Es ergeht im Rahmen eines Rechtsstreits zwischen Infohos und dem Belgische Staat (Belgischer Staat) über eine Nacherhebung von Mehrwertsteuer für die Jahre 2002 bis 2004.

Rechtlicher Rahmen

Unionsrecht

Rz. 3

Die Sechste Richtlinie wurde mit Wirkung vom 1. Januar 2007 aufgehoben und durch die Richtlinie 2006/112/EG des Rates vom 28. November 2006 über das gemeinsame Mehrwertsteuersystem (ABl. 2006, L 347, S. 1) ersetzt. In Anbetracht des entscheidungserheblichen Zeitraums gilt für den Ausgangsrechtsstreit jedoch weiterhin die Sechste Richtlinie.

Rz. 4

Die Erwägungsgründe 9 und 11 der Sechsten Richtlinie lauteten:

„Auch die Besteuerungsgrundlage bedarf einer Harmonisierung, damit die Anwendung des gemeinschaftlichen Satzes auf die steuerbaren Umsätze in allen Mitgliedstaaten zu vergleichbaren Ergebnissen führt.

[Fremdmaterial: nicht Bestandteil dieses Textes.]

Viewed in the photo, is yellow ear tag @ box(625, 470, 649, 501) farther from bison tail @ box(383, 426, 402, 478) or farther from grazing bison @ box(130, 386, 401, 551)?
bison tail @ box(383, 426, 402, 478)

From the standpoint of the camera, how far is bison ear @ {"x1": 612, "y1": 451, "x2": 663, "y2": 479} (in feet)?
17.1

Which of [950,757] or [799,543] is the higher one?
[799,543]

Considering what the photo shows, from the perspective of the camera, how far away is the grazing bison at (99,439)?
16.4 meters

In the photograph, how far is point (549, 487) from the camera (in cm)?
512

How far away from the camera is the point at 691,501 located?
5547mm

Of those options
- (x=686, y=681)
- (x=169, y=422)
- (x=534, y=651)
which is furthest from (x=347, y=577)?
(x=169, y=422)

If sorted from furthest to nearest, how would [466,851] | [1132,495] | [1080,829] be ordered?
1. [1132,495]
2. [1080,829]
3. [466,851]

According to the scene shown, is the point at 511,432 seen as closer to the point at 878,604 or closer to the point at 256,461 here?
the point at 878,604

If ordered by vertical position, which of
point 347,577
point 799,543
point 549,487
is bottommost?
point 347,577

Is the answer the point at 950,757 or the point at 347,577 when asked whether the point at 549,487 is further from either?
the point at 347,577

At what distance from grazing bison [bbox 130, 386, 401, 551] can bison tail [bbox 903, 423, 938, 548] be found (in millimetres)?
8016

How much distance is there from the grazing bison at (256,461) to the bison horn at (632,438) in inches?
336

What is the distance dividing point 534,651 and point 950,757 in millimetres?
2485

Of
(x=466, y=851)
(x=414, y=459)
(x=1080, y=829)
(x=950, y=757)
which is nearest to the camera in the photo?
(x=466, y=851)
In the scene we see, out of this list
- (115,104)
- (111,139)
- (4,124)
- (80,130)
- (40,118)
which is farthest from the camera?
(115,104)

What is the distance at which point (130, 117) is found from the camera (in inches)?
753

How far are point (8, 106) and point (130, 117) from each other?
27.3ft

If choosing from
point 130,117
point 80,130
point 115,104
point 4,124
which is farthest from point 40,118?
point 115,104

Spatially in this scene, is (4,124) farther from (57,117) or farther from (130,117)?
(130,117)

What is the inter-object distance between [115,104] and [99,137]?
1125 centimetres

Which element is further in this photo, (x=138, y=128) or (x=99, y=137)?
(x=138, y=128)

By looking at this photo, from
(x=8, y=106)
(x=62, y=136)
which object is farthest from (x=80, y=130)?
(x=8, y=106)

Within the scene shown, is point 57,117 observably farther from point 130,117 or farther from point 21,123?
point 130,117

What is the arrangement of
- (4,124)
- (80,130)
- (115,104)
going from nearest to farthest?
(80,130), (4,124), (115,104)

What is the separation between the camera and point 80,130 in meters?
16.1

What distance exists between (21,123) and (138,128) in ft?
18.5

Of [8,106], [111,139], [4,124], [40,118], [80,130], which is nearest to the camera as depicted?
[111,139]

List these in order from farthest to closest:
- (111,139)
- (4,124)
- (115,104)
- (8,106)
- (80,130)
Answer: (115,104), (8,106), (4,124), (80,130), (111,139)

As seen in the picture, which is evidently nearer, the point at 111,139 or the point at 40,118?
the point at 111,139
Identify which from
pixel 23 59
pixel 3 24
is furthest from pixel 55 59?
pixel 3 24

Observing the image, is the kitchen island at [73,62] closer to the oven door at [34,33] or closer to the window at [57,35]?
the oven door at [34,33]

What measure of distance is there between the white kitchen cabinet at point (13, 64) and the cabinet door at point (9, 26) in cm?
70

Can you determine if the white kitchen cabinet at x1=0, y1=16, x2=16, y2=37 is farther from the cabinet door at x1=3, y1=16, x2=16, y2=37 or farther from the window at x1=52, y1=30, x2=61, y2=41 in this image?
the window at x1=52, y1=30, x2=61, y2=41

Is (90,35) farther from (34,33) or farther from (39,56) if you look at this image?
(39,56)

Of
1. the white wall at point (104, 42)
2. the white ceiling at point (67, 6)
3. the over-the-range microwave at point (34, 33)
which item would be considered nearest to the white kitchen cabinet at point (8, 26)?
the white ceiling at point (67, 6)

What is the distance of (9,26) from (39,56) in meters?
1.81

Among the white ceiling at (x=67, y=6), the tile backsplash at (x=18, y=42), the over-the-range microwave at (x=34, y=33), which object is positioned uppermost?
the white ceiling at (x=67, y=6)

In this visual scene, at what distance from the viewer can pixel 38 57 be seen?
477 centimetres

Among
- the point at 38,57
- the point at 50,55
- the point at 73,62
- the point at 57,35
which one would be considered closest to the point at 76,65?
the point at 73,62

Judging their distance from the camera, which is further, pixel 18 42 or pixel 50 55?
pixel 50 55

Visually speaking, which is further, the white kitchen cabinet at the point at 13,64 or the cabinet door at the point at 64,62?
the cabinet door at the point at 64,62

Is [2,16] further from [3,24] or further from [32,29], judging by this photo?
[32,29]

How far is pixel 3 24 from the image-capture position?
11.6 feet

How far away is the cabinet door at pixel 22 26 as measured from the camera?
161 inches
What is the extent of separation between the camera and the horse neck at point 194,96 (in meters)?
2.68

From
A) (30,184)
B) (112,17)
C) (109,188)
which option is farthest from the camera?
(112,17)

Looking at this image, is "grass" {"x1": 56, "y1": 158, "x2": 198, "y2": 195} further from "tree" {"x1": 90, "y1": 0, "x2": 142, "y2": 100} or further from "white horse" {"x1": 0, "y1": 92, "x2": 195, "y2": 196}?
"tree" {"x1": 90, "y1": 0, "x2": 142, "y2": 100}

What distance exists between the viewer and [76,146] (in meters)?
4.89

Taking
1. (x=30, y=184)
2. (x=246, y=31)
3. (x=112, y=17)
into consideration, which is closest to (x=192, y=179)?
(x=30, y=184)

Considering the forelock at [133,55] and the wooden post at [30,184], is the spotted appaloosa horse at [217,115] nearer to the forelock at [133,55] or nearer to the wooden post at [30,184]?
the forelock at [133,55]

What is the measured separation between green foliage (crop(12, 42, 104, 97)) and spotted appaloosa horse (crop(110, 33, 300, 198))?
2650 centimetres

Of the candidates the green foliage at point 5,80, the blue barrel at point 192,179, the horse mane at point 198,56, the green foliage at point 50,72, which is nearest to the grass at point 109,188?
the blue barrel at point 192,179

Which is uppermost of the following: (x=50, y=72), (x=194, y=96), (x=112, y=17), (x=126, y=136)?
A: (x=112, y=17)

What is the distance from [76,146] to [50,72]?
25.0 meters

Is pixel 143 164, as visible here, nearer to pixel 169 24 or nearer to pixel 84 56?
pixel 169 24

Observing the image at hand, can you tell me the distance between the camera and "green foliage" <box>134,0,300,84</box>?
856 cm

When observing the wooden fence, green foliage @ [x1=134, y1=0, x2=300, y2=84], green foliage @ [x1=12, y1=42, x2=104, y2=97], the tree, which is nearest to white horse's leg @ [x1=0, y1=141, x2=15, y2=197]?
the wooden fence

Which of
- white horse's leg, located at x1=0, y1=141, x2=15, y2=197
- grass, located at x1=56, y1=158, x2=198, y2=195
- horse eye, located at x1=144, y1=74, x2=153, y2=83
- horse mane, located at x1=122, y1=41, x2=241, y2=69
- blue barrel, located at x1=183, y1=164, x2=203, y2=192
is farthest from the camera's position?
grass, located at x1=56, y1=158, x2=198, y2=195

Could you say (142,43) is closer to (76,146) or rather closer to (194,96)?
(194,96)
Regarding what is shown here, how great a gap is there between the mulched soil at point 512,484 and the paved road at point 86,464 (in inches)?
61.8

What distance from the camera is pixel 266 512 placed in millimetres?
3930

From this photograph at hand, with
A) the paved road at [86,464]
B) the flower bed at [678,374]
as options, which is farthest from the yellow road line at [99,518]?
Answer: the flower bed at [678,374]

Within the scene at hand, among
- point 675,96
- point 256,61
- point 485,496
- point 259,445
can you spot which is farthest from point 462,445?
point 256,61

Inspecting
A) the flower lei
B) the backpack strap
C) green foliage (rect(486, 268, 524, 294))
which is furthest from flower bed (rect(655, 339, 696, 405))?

Im Hinblick auf eine gleichmäßige Erhebung der eigenen Mittel in allen Mitgliedstaaten ist es erforderlich, eine gemeinsame Liste der Steuerbefreiungen aufzustellen.”

Rz. 5

In Art. 2 der Sechsten Richtlinie hieß es:

„Der Mehrwertsteuer unterliegen:

1. Lieferungen von Gegenständen und Dienstleistungen, die ein Steuerpflichtiger als solcher im Inland gegen Entgelt ausführt;

…”

Rz. 6

Art. 13 „Steuerbefreiungen im Inland”) der Sechsten Richtlinie sah vor:

„A. Befreiungen bestimmter dem Gemeinwohl dienender Tätigkeiten

(1) Unbeschadet sonstiger Gemeinschaftsvorschriften befreien die Mitgliedstaaten unter den Bedingungen, die sie zur Gewährleistung einer korrekten und einfachen Anwendung der nachstehenden Befreiungen sowie zur Verhütung von Steuerhinterziehungen, Steuerumgehungen und etwaigen Missbräuchen festsetzen, von der Steuer:

f) die Dienstleistungen, die die selbständigen Zusammenschlüsse von Personen, die eine Tätigkeit ausüben, die von der Steuer befreit ist oder für die sie nicht Steuerpflichtige sind, an ihre Mitglieder für unmittelbare Zwecke der Ausübung dieser Tätigkeit erbringen, soweit diese Zusammenschlüsse von ihren Mitgliedern lediglich die genaue Erstattung des jeweiligen Anteils an den gemeinsamen Kosten fordern, vorausgesetzt, dass diese Befreiung nicht zu Wettbewerbsverzerrungen führt;

…”

Rz. 7

Art. 13 Teil A Abs. 1 Buchst. f der Sechsten Richtlinie entspricht Art. 131 und Art. 132 Abs. 1 Buchst. f der Richtlinie 2006/1...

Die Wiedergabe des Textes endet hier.